समाहितो ब्रह्मपरोऽप्रमादी शुचिस्तथैकांतरतिर्जितेन्द्रियः । समाप्नुयाद्योगमिमं महामना विमुक्तिमाप्नोति ततश्च योगतः

Com a mente recolhida, devotado a Brahman, vigilante, puro, deleitando-se na solidão e dominando os sentidos—tal grande alma alcança este yoga; e por esse yoga atinge a libertação (moksha).

Verse 140

कुलं पवित्रं जननी कृतार्था वसुन्धरा भाग्यवती च तेन । अवाह्यमार्गे सुखसिन्धुमग्नं लग्नं परे ब्रह्मणि यस्य चेतः

Sua linhagem é santificada, a vida de sua mãe se cumpre, e até a própria terra se torna afortunada por causa dele—aquele cujo coração, imerso no oceano da bem-aventurança, permanece firmemente fixo no Brahman Supremo, além de todos os caminhos mundanos.

Verse 141

विशुद्धबुद्धिः समलोष्टकांचनः समस्तभूतेषु वसन्समो हि यः । स्थानं परं शाश्वतमव्ययं च यतिर्हि गत्वा न पुनः प्रजायते

Aquele cuja inteligência foi purificada, que vê um torrão de terra e o ouro como iguais, e que habita entre todos os seres com equanimidade—tal asceta (yati), ao alcançar o estado supremo, eterno e imperecível, não nasce de novo.

Verse 142

इदं मया योगरहस्यमुक्तमेवंविधं गौतमः प्राप योगम् । तेनैतच्च स्थापितं पार्थ लिंगं संदर्शनादर्चनात्कल्मषघ्नम्

Assim declarei o segredo do yoga.
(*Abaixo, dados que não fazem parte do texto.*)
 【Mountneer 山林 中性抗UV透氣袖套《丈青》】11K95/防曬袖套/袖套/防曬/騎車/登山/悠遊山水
Foi deste mesmo modo que Gautama alcançou o yoga; por isso, ó Pārtha, ele estabeleceu este Liṅga—destruidor das manchas do pecado pelo simples contemplar e pela adoração.

Verse 143

यश्चाश्विने कृष्णचतुर्दशीदिने रात्रौ समभ्यर्चति लिंगमेतन् । स्नात्वा अहल्यासरसि प्रधाने श्रद्धाय सर्वं प्रविधाय भक्तितः

E quem quer que, na noite do décimo quarto dia lunar (Caturdaśī) da quinzena escura do mês de Āśvina, adore este Liṅga—tendo-se banhado no excelso Lago de Ahalyā e cumprido tudo com fé e devoção—

Verse 144

महोपकारेण विमुक्तपापः स याति यत्रास्ति स गौतमो मुनिः

Liberto dos pecados por este grande benefício, ele vai para onde está o sábio muni Gautama.

Verse 145

इदं मया पार्थ तव प्रणीतं गुप्तस्य क्षेत्रस्य समासयोगात् । माहात्म्यमेतत्सकलं शृणोति यः स स्याद्विशुद्धः किमु वच्मि भूयः

Ó Pārtha, eu te transmiti, em resumo, o relato de um kṣetra sagrado oculto. Quem ouve por inteiro este māhātmya torna-se purificado—que mais dizer?

Verse 146

य इदं शृणुयाद्भक्त्या गौतमाख्यानमुत्तमम् । पुत्रपौत्रप्रियं प्राप्य स याति पदमव्ययम्

Quem ouvir com devoção este excelente relato de Gautama—alcançando o que é querido em filhos e netos—vai ao estado imperecível.